5 million Venezuelans don't have enough to eat, United Nations report says
Published in News & Features
Venezuela boasts of having the largest oil reserves on the planet, and a massive exodus of its people means that there are almost 8 million fewer mouths to feed, but still some 5 million Venezuelans are going hungry in the country, the United Nations says, a number that surpassed only by Brazil and Haiti in the Western Hemisphere.
According to the most recent report from the U.N. Food and Agriculture Organization , hunger afflicts 17.6% of Venezuela’s population, a rate that is among the highest in the region.
The report, Regional Overview of Food Security and Nutrition in Latin America and the Caribbean 2024, identifies Haiti as the country in the region hardest hit by hunger, with a total of 5.8 million people, equivalent to 50% of it’s population, not having enough to eat.

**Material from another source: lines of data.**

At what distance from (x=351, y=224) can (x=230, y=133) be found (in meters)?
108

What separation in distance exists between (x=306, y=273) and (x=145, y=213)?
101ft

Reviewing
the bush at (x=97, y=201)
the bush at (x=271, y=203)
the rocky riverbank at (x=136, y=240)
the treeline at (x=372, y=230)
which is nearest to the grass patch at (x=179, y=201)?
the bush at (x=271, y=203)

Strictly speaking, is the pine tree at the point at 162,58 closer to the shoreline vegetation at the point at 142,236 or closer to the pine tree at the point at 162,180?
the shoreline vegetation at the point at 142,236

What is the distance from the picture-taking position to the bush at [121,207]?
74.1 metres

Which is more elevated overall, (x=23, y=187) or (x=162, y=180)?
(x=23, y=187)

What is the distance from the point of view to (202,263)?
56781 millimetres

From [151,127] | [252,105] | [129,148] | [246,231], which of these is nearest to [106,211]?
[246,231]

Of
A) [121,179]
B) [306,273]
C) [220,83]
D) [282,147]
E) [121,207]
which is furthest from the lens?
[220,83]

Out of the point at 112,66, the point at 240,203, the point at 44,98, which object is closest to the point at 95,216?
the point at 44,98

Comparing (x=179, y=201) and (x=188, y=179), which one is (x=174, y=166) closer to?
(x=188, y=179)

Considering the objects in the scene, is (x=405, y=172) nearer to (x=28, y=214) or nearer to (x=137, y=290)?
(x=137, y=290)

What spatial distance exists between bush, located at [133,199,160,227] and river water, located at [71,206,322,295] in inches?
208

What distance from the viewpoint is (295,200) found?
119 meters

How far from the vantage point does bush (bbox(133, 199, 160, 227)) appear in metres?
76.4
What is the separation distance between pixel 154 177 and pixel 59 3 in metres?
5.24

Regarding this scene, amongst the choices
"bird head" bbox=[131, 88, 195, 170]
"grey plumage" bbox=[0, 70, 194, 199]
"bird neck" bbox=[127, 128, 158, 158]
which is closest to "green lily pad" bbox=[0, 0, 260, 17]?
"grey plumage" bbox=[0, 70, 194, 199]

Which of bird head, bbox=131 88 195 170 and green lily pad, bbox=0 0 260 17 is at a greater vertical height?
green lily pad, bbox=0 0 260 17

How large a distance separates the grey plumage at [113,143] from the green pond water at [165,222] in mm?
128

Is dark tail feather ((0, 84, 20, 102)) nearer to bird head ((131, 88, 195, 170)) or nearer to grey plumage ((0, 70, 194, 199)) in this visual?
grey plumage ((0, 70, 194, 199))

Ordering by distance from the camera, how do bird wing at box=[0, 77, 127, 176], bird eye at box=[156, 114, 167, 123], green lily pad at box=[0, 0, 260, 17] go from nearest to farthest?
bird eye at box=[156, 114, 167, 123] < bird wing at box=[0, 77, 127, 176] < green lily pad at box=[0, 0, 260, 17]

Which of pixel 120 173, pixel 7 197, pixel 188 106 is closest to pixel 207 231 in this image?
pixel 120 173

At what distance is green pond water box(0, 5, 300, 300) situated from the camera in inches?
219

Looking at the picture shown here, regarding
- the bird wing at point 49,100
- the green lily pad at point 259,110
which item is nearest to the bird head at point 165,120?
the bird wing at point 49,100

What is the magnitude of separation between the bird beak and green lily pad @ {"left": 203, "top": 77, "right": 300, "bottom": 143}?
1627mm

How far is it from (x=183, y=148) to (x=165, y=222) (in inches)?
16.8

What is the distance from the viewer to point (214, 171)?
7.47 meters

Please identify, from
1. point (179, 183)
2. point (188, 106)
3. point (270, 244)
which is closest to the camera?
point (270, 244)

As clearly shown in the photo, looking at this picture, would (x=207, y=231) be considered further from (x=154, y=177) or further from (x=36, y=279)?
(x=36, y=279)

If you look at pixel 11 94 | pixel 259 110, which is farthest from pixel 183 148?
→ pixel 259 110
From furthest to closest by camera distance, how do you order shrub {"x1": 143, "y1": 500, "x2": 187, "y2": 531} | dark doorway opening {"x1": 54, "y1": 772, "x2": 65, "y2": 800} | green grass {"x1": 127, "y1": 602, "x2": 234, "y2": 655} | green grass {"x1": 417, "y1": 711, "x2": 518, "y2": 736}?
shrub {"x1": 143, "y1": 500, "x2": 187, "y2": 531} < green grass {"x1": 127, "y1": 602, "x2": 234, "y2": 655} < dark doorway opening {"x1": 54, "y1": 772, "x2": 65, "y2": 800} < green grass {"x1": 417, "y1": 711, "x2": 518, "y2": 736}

In the case of Brazil, hunger affects 8.4 million people, but that only represent 3.9% of its population.
Venezuela’s rate is also surpassed by Bolivia (23%), Honduras (20.4%) and Nicaragua (19.6%), three countries that alongside Haiti have traditionally been considered among the poorest in the region.
Venezuela’s bout with hunger is striking given that the nation had one of the highest standards of living in the region just a few decades ago thanks to its formerly abundant oil wealth. Just before former president Hugo Chavez launched a socialist revolution in in early 2000s, the country was producing around 3 million barrels per day and it had plans to increase that volume to 5 million to take advantage of its estimated 300 billion barrels in oil reserves to cement its place as one of the worl’s largest exporters.
Those plans, however, were tossed aside during the early stages of the Bolivarian Socialist Revolution and years of mismanagement and corruption caused production to fall bellow the level of 1 million barrels per day.
More than 7.7 million Venezuelans have left the South American country to escape the poverty and violence they attribute to the socialist regime in Caracas, and many have ended up seeking refuge in Colombia, Peru, Brazil, Chile and the United States.